1. Why do modern banks prefer an in-house trading system to vended solutions?

2. What are the four high-level requirements of a trading platform?

3. Describe the main development options in deploying a trading platform.

4. How do seemingly conflicting mandates of various business units (like ‘increase profit’ for the front office and ‘minimize risks’ for the risk controllers) bring about stability?

Chapter 2

Overview of Banking

The life of a trade is a complex one. From origination to settlement, a trade goes through numerous operations performed by various business units of the financial institution. All these operations together prescribe the requirements of a trading platform. These requirements are indeed daunting, from a software design perspective. Most vended trading platforms aim to meet the whole trade life-cycle management requirements. An in-house trading platform, however, targets a small subset of the requirements. It typically offers pricing, trade transformation services (fixing, triggering, etc.), risk management reports and database connectivity.

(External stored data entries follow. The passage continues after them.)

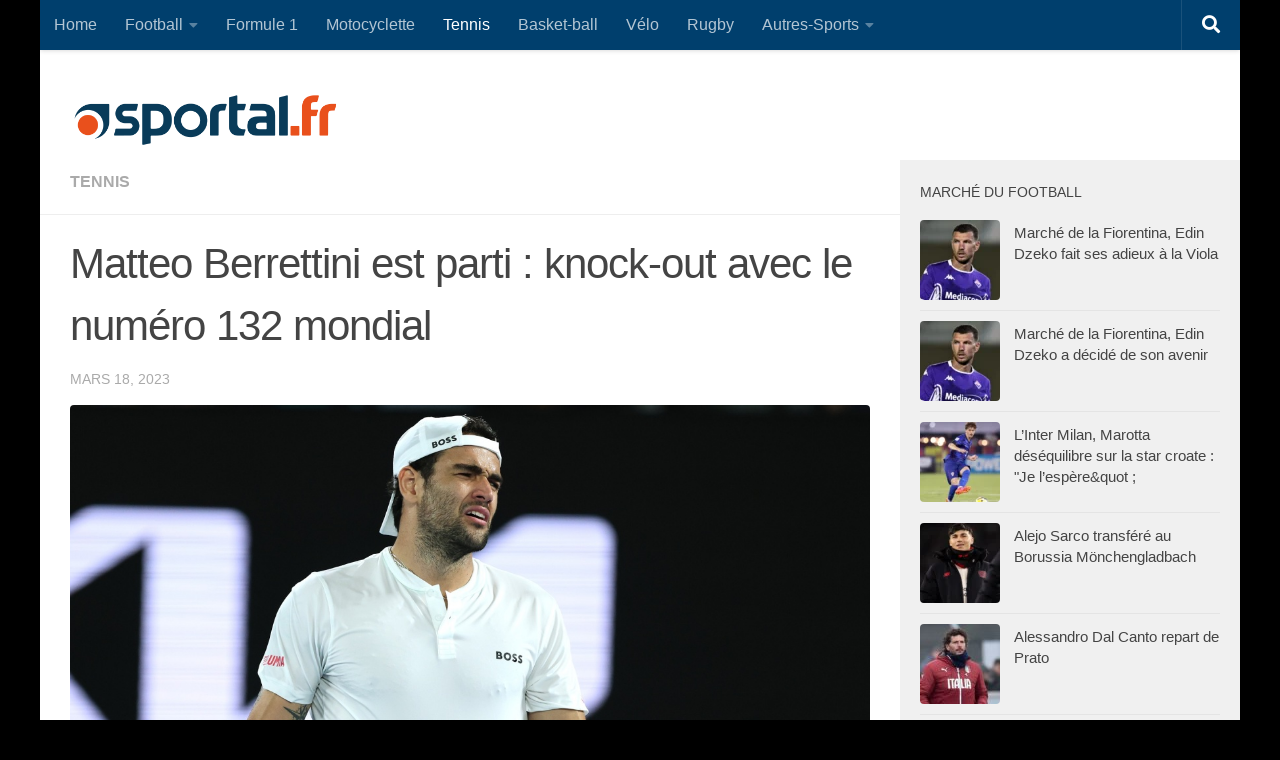

--- FILE ---
content_type: text/html; charset=utf-8
request_url: https://www.google.com/recaptcha/api2/aframe
body_size: 268
content:
<!DOCTYPE HTML><html><head><meta http-equiv="content-type" content="text/html; charset=UTF-8"></head><body><script nonce="JMy70BLvyVpM83oewTzGjw">/** Anti-fraud and anti-abuse applications only. See google.com/recaptcha */ try{var clients={'sodar':'https://pagead2.googlesyndication.com/pagead/sodar?'};window.addEventListener("message",function(a){try{if(a.source===window.parent){var b=JSON.parse(a.data);var c=clients[b['id']];if(c){var d=document.createElement('img');d.src=c+b['params']+'&rc='+(localStorage.getItem("rc::a")?sessionStorage.getItem("rc::b"):"");window.document.body.appendChild(d);sessionStorage.setItem("rc::e",parseInt(sessionStorage.getItem("rc::e")||0)+1);localStorage.setItem("rc::h",'1769072141924');}}}catch(b){}});window.parent.postMessage("_grecaptcha_ready", "*");}catch(b){}</script></body></html>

In addition to performing life-cycle transformations on a per-trade basis, a trading platform also needs to service the various views of information demanded of the trade as it evolves, depending on the business unit handling the trade. For instance, product control may need to review profit and loss (P/L) at a per-trade level while market risk management may need the sensitivities of the trades to market conditions at aggregate levels (such as books or portfolios). If you are a quant, all these details may sound mind-numbingly boring. However, if you are a quantitative developer and your job is to design and deploy pricing models on a robust platform, you need to be aware of these stages of the trade life cycle as well as the perspectives held dear in various business units. Failure to meet any one of the requirements or to provide a projection or an aggregation in response to a trade perspective will render the whole platform virtually unusable, resulting in a large amount of wasted effort. A good grasp of the workflow of a trade is essential when designing a trading platform.

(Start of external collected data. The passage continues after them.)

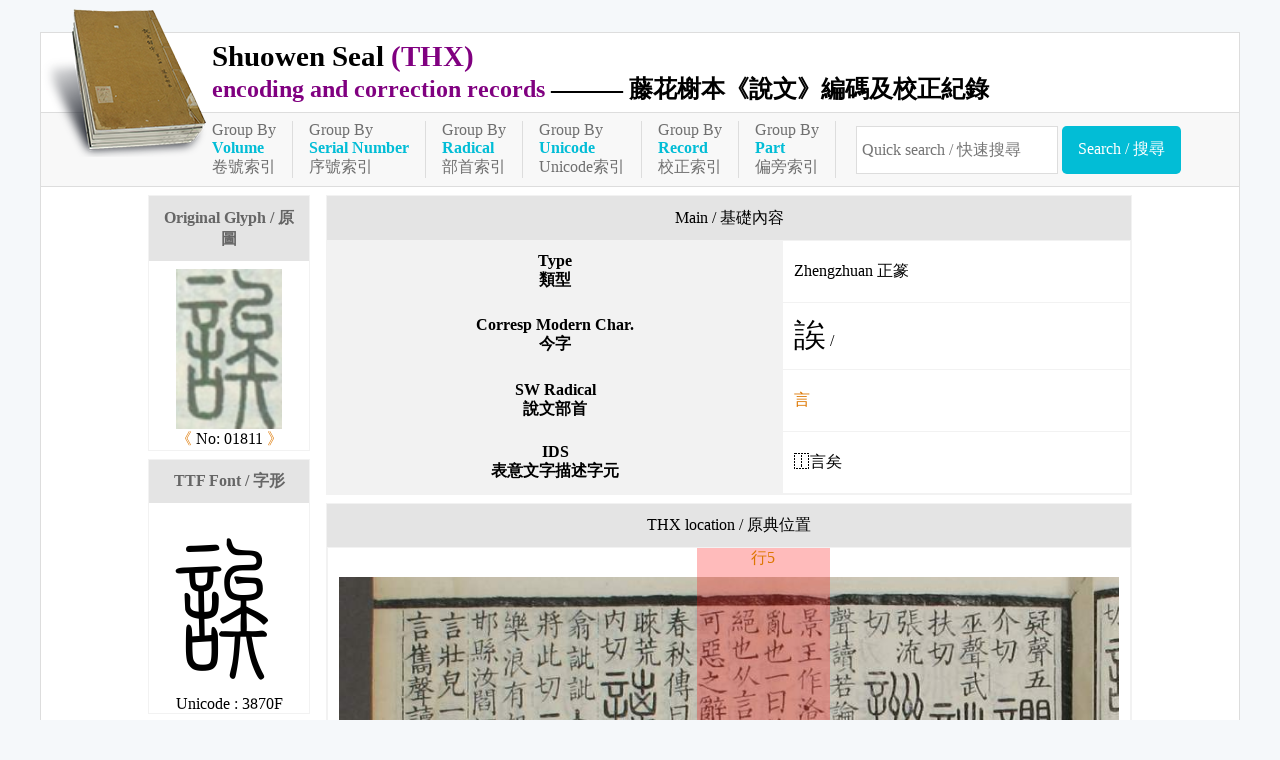

--- FILE ---
content_type: text/css
request_url: https://seal.cmex.org.tw/jjTool.css
body_size: 3918
content:
@charset "UTF-8";

 * { -webkit-box-sizing: border-box; -moz-box-sizing: border-box; box-sizing: border-box; }



 label.radio, label.ckbLabel, label.ckb { white-space:nowrap; border:1px dashed #0000; }
 label.radio:hover, label.radio:focus-within
, label.ckbLabel:hover, label.ckbLabel:focus-within
, label.ckb:hover, label.ckb:focus-within 
 { border-color:#888; text-shadow:2px 2px 2px #0008; }


/* diolog static. Don't edit this. */
.jjDialog { display:none; position:fixed; z-index:9999;
 left:0; top:0; width:100%; height:100%; padding:2em;
 font-size:1em; text-align:center; }
.jjDialog>aside { display:flex; flex-direction:column; max-width:100%; max-height:100%;
 margin:auto; background-color:#fff; }
.jjDialog>aside>* { line-height:150%; text-align:left; }
.jjDialog>aside>div { overflow:auto; min-height:5em; max-height:calc(90vh - 9em); background-color:#fff; padding:1em; }
.jjDialog>aside>div::-webkit-scrollbar { background-color:#4c8; }
.jjDialog>aside>footer>div { padding:0.5em; }


/* diolog dyna */
.jjDialog { background-color:rgba(128,128,128,0.5); } /* background for cover */
.jjDialog>aside 
{ 
 background-color:#fff; /* background for diolog */
 border:1px solid #ccc; border-radius:10px; box-shadow:3px 3px 5px rgba(0, 0, 0, 0.5);}
.jjDialog header { background-color:#4c8; padding:0.5em 1em; border-radius: 10px 10px 0 0; line-height:150%; font-weight:bold; }
.jjDialog header>h3 { display:inline; margin:0; padding:0; }
.jjDialog>aside>div { background-color:#fff; padding:1em; }

.jjDialog footer>div { padding:1em; }
.jjDialog footer>div>input { border:1px solid #888; border-radius:0.3em; }
.jjDialog footer>div>input[type=button] { min-width: 6em; height:2.5em; padding:0.2em; line-height:1; }
.jjDialog footer>div>input[type=button]:nth-child(n+2) { margin-left:2em; }


@media screen and (max-width: 600px)
{
	.jjDialog { padding:1em; }
	.jjDialog footer>div>input[type=button] {  }
	/* .jjDialog main { max-height:60vh; } */
}

.jjDialog main::-webkit-scrollbar { width:10px; }
.jjDialog main::-webkit-scrollbar-thumb { width:10px; background-color:#ccc; border-radius:5px; }

.jjDialog footer { text-align:center; background-color:#eee; border-radius:0 0 10px 10px; }
.jjDialog footer>div { padding:0.5em; }


/* 自訂checkbox */
.skin input[type=checkbox] { position:relative; top:-0.9em; width:1em; height:0px; color:#B95E00; }
.skin input[type=checkbox]::before {
content:''; border:1px solid #fff; border-radius:3px;display: inline-block;
 width:0.9em; height:0.9em; margin-top:0.2em; text-align:center; line-height:90%; }
.skin input[type=checkbox]:checked::before { content:'✔'; background-color:#fff; }
.skin input[type=checkbox]:hover::before { background-color:#bbb; }






.radioLabel { padding:1px; }
.radioLabel:hover
{
	border:dashed 1px #808080;
	padding:0px;
	border-radius: 5px;
}
.radioLabel:active, .radioLabel:checked, .radioLabel:focus
{
	background:#f0f0f0;
}

.vLab label { display:block; }


select .selected { }
select option[selected] {  background:#ffff80; color:red; }



/* onInput="this.previousElementSibling.value=this.value;" */
 input[type=range] { color:#000; }
 input[type=range]::before { content:attr(min); position:relative; top:-10px; }
 input[type=range]::after { content:attr(max); position:relative; top:-10px; }

 main { display:block; }

 input[type=range]:before { position:relative; top:-10px; content:attr(min); }
 input[type=range]:after { position:relative; top:-10px; content:attr(max); }

 input[type=text].date { width:8em; background-repeat:no-repeat; background-position-x:100%;
 background-image: url("data:image/svg+xml;utf8,<svg xmlns='http://www.w3.org/2000/svg' version='1.1' height='1em' width='1em'><text x='0' y='1em' fill='blue' font-size='0.8em'>📅</text></svg>");
 }
 input[type=date] { width:9em; }


In order to follow the trade workflow, we first need to understand the structure of a bank or a financial institution engaged in trading. In general, the structure of a bank is far too complex and calls for a full-length book in its own right. However, luckily for us, we need to concentrate only on those business units that have an influence in the life cycle of a trade. What we are interested in is what these business units do and how they interact with each other.

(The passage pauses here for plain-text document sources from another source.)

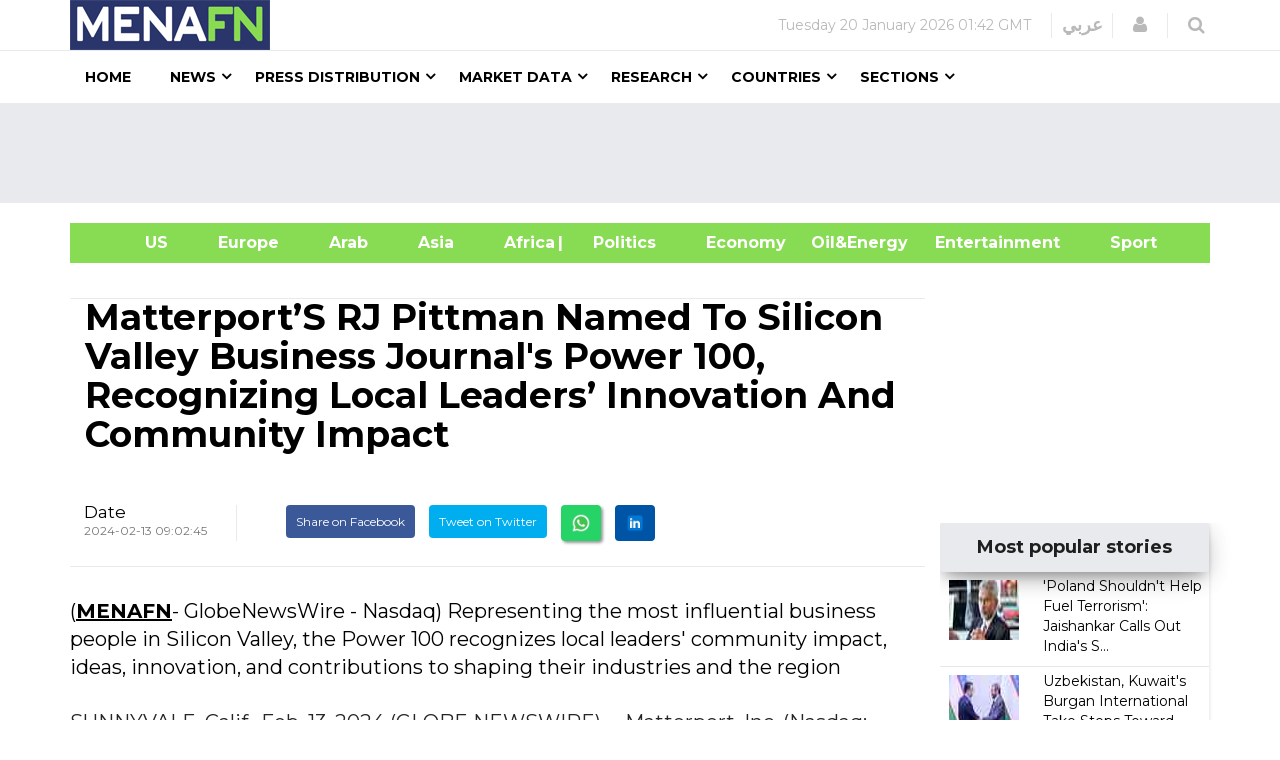

--- FILE ---
content_type: text/html; charset=utf-8
request_url: https://www.google.com/recaptcha/api2/aframe
body_size: 148
content:
<!DOCTYPE HTML><html><head><meta http-equiv="content-type" content="text/html; charset=UTF-8"></head><body><script nonce="BNjOKrlSM4f07lmL4ue-hw">/** Anti-fraud and anti-abuse applications only. See google.com/recaptcha */ try{var clients={'sodar':'https://pagead2.googlesyndication.com/pagead/sodar?'};window.addEventListener("message",function(a){try{if(a.source===window.parent){var b=JSON.parse(a.data);var c=clients[b['id']];if(c){var d=document.createElement('img');d.src=c+b['params']+'&rc='+(localStorage.getItem("rc::a")?sessionStorage.getItem("rc::b"):"");window.document.body.appendChild(d);sessionStorage.setItem("rc::e",parseInt(sessionStorage.getItem("rc::e")||0)+1);localStorage.setItem("rc::h",'1768916569303');}}}catch(b){}});window.parent.postMessage("_grecaptcha_ready", "*");}catch(b){}</script></body></html>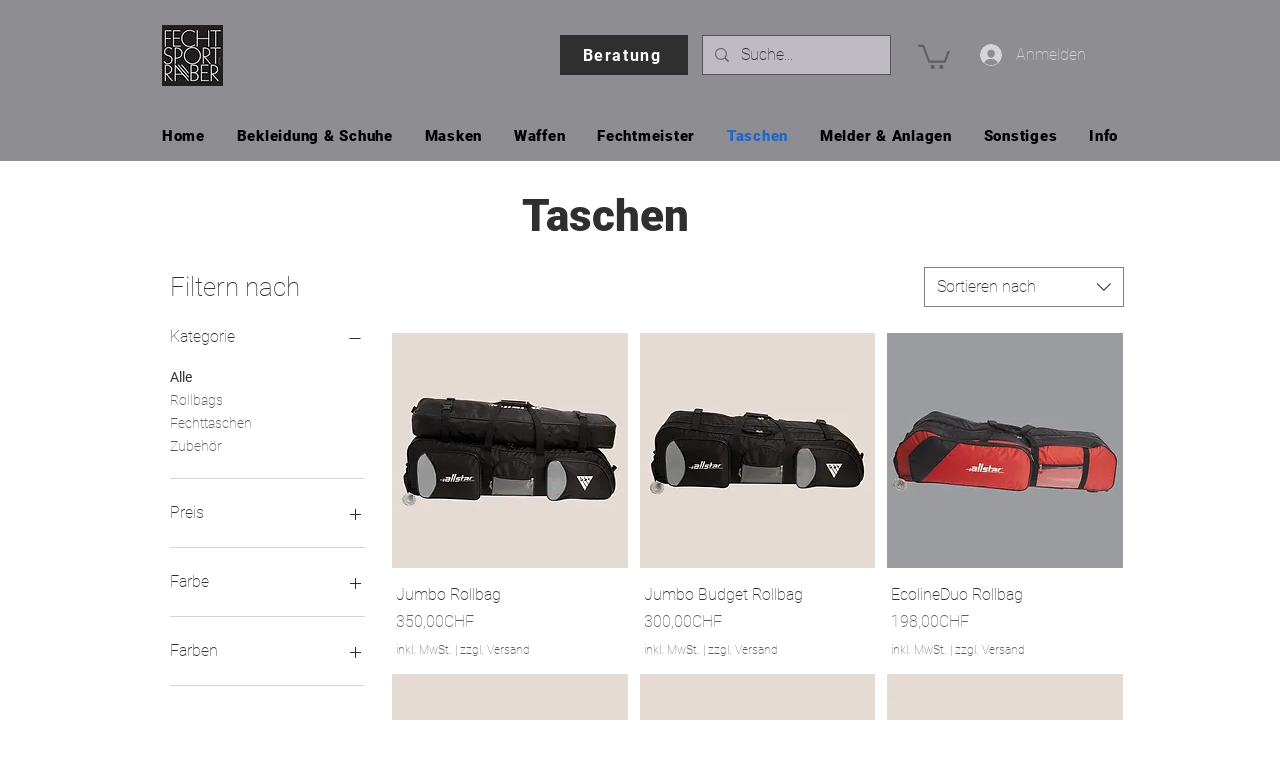

--- FILE ---
content_type: text/html; charset=utf-8
request_url: https://www.google.com/recaptcha/api2/aframe
body_size: 265
content:
<!DOCTYPE HTML><html><head><meta http-equiv="content-type" content="text/html; charset=UTF-8"></head><body><script nonce="dxgQJQXEeI_ih4AuReip1Q">/** Anti-fraud and anti-abuse applications only. See google.com/recaptcha */ try{var clients={'sodar':'https://pagead2.googlesyndication.com/pagead/sodar?'};window.addEventListener("message",function(a){try{if(a.source===window.parent){var b=JSON.parse(a.data);var c=clients[b['id']];if(c){var d=document.createElement('img');d.src=c+b['params']+'&rc='+(localStorage.getItem("rc::a")?sessionStorage.getItem("rc::b"):"");window.document.body.appendChild(d);sessionStorage.setItem("rc::e",parseInt(sessionStorage.getItem("rc::e")||0)+1);localStorage.setItem("rc::h",'1768802502661');}}}catch(b){}});window.parent.postMessage("_grecaptcha_ready", "*");}catch(b){}</script></body></html>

The following overview of banking structure and functions includes the requirements and expectations of various business units in their interactions with the quantitative world mediated through the trading platform. We will confine ourselves to a functional outline of banking as seen through the eyes of a quantitative development team. This overview will help us in the next two chapters. In the next chapter, we will discuss the trade life cycle as it flows through various business units. In the chapter that follows, we will work on developing an appreciation of the perspectives and requirements that various business units place on the trade in greater detail, and their focus and perspectives.

2.1 THE OFFICES

From a trading perspective, a bank is roughly divided into four abstract classes of business units. They are the front office (FO), the middle office (MO), the back office (BO) and the support. In any one bank or financial institution, this division may not be as clear-cut as we present it here. The division is based on a rough depiction of the trade workflow, which tends to be standardized across the industry.